The Cane Ridge Area includes a 60-acre pond with two islands designed specifically to attract least terns. Each island is three acres in area, covered with gravel, and protected from land predators by solar-powered, electrified fencing.
Immediately following the construction of the first two nesting islands in 2005, the terns colonized the area, nested and fledged at least 50 chicks. According to the United States Fish and Wildlife Service, the tern islands have fledged an average of 42 chicks per year since 2009. That’s good news, because there are only about 17,000 interior least terns (2005 survey) still in existence. Duke Energy is out to see that this colony is protected.
The least terns began nesting at Gibson Station in the mid 1980’s. What began as a small colony has grown into one of the largest nesting areas for the least tern east of the Mississippi River. The Cane Ridge Wildlife Management Area provides ideal nesting habitat for the terns. It also provides great habitat for many other species of wildlife.
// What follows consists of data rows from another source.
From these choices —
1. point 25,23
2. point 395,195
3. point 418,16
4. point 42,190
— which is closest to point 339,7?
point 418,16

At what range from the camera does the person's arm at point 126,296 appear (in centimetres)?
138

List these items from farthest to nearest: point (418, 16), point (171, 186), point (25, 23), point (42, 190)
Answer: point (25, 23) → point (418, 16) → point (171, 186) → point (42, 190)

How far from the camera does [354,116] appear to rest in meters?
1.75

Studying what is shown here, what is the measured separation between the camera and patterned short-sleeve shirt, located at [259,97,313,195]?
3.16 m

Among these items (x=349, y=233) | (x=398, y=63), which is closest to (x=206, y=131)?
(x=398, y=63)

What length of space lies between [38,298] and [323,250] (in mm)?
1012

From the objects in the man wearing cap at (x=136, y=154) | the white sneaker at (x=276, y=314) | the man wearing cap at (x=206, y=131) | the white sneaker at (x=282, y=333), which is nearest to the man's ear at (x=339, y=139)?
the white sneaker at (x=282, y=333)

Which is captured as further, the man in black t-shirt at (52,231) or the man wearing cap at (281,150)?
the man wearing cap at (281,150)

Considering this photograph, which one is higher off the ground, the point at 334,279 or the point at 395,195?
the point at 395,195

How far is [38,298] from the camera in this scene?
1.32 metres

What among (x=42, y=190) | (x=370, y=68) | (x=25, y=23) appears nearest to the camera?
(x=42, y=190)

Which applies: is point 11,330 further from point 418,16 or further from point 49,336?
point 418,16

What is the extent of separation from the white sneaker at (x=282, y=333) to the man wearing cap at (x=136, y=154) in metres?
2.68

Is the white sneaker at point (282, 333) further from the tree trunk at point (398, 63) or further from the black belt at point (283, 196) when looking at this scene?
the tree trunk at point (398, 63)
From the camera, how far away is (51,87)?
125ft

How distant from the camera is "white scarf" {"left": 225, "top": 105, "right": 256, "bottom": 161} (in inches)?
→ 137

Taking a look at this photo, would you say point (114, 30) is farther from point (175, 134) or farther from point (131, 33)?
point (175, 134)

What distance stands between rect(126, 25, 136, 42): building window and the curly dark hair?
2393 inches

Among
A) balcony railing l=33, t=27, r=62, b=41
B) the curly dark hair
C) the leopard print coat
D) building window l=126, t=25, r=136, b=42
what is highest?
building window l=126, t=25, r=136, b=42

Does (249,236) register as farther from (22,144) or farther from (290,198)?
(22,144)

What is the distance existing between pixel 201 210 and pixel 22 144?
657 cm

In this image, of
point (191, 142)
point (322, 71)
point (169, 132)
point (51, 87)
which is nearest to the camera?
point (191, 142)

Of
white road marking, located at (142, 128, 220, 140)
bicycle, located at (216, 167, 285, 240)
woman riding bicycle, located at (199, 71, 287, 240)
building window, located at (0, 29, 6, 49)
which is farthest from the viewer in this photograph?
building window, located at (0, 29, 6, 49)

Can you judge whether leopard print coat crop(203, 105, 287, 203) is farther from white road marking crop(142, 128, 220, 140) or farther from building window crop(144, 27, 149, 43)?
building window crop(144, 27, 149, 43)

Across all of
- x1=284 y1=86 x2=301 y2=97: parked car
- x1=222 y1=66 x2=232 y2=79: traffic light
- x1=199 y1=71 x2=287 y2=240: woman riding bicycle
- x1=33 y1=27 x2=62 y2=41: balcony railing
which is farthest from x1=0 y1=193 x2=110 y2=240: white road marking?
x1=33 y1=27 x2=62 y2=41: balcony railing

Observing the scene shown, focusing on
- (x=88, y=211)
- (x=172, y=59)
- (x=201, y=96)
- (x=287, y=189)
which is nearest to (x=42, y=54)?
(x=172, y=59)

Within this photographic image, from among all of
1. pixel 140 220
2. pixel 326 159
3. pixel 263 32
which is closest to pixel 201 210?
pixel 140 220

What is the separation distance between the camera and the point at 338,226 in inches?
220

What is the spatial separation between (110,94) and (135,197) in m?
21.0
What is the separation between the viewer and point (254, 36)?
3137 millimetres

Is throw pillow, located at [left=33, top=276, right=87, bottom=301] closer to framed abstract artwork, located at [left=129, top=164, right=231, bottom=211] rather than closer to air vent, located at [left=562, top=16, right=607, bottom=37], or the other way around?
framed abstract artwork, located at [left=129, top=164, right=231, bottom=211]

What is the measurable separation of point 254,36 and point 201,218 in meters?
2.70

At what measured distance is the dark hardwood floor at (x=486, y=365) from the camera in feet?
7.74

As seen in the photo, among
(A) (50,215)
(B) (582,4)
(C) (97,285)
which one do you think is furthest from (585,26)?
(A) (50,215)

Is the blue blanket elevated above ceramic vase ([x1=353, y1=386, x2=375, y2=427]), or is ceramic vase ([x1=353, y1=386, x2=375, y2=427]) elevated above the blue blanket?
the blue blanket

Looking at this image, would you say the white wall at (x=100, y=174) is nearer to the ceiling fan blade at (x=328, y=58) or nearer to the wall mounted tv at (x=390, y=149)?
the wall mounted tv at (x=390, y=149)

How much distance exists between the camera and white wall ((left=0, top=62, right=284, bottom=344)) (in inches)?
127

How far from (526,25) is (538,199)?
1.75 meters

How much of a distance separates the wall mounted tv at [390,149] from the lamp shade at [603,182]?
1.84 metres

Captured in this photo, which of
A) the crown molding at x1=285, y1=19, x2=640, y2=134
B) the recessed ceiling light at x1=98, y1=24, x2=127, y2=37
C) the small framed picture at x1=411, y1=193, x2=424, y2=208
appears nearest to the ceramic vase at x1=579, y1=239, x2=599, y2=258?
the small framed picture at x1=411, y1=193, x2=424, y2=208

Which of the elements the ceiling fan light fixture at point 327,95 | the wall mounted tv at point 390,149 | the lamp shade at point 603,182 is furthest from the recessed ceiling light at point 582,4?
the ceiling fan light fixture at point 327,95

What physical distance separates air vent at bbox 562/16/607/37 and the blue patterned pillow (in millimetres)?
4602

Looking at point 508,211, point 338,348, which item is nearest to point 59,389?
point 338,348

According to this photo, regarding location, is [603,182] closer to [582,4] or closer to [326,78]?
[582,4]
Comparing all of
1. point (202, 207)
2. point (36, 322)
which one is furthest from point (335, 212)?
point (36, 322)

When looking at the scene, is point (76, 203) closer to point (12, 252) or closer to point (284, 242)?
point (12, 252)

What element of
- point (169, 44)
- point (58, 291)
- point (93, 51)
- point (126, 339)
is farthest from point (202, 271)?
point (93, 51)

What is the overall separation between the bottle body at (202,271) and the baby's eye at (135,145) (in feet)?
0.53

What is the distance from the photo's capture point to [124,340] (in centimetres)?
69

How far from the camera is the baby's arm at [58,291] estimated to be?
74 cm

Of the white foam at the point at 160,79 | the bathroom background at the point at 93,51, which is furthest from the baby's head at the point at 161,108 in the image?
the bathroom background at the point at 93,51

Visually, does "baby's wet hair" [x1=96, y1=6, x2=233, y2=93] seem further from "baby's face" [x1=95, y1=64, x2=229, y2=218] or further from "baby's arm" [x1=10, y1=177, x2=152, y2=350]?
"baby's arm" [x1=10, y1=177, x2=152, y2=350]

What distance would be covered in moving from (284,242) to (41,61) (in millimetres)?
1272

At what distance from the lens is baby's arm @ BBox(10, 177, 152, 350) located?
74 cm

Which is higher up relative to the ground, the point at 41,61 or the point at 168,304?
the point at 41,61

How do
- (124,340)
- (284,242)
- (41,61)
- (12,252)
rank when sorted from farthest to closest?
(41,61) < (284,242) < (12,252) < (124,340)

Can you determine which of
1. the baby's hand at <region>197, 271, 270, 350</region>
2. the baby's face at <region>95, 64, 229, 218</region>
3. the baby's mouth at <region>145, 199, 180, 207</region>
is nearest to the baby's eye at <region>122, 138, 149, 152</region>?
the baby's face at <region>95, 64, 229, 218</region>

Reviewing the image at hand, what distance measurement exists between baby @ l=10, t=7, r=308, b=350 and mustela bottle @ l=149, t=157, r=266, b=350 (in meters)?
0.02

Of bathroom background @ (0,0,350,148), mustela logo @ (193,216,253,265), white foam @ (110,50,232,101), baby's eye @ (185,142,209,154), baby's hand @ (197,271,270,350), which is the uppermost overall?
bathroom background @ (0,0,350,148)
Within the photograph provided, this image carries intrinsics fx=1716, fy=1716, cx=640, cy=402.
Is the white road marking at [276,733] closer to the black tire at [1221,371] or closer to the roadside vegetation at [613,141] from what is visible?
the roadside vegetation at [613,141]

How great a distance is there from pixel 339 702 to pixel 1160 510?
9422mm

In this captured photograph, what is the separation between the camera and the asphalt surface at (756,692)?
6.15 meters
U.S. Fish and Wildlife statistics show that in addition to the terns, around 300 other bird species have been documented at Cane Ridge including the federally endangered wood stork and whooping crane. Surveys have produced high one- day counts of more than 12,000 ducks and 100,000 snow geese. The area also provides habitat for other endangered species, including the swamp rabbit and copper-bellied water snake.
Plans for the project began in 1997 when Duke Energy biologists met with three individuals to discuss the possibilities of converting the acreage adjacent to Gibson Station into a wildlife habitat. Funding and support for the project came from numerous federal, state and local agencies and private partners: Duke Energy; the Natural Resource Conservation Service; the U.S. Fish & Wildlife Service; Ducks Unlimited; the Southwest Indiana Four Rivers Project Committee-North American Waterfowl Management Plan; Gibson County Coal Company; the Indiana Department of Natural Resources-Division of Fish and Wildlife, the National Fish and Wildlife Foundation; and McCormick Farms.
Dedicated in August 2006, the Cane Ridge Wildlife Area is owned and managed by the U.S. Fish and Wildlife Service.